* **Exercise details**
Skip the pictures. Repeat everything else in the records word for word.

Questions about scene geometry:
------

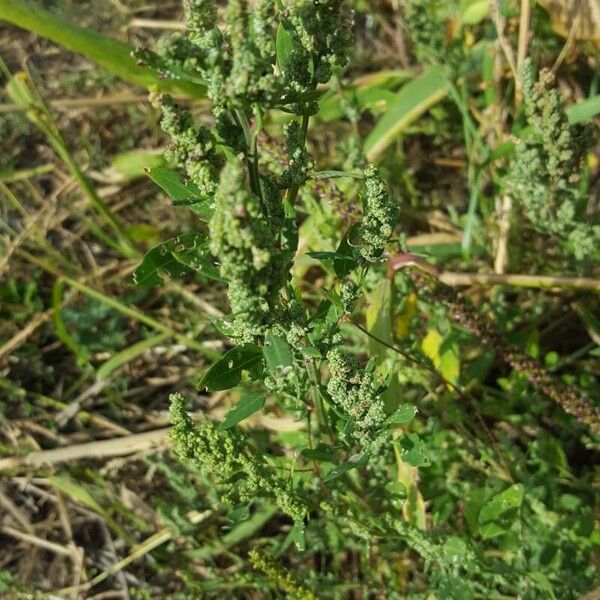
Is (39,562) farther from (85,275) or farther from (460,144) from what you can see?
(460,144)

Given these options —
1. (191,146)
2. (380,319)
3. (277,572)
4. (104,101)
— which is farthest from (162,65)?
(104,101)

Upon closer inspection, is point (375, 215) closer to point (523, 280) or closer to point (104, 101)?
point (523, 280)

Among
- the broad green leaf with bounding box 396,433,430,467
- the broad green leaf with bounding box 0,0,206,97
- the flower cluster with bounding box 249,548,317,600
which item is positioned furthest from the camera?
the broad green leaf with bounding box 0,0,206,97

------

* **Solution for this exercise**
Is (39,562) farther from (85,275) or farther from (460,144) from what you can see?
(460,144)

Given these options —
1. (191,146)
2. (380,319)
3. (277,572)
4. (104,101)
— which is farthest from (162,65)?
(104,101)

Upon closer inspection, is point (375, 215) closer to point (523, 280) or closer to point (104, 101)?
point (523, 280)

Among
- the broad green leaf with bounding box 396,433,430,467
- the broad green leaf with bounding box 0,0,206,97
- the flower cluster with bounding box 249,548,317,600
which item is positioned furthest from the camera?
the broad green leaf with bounding box 0,0,206,97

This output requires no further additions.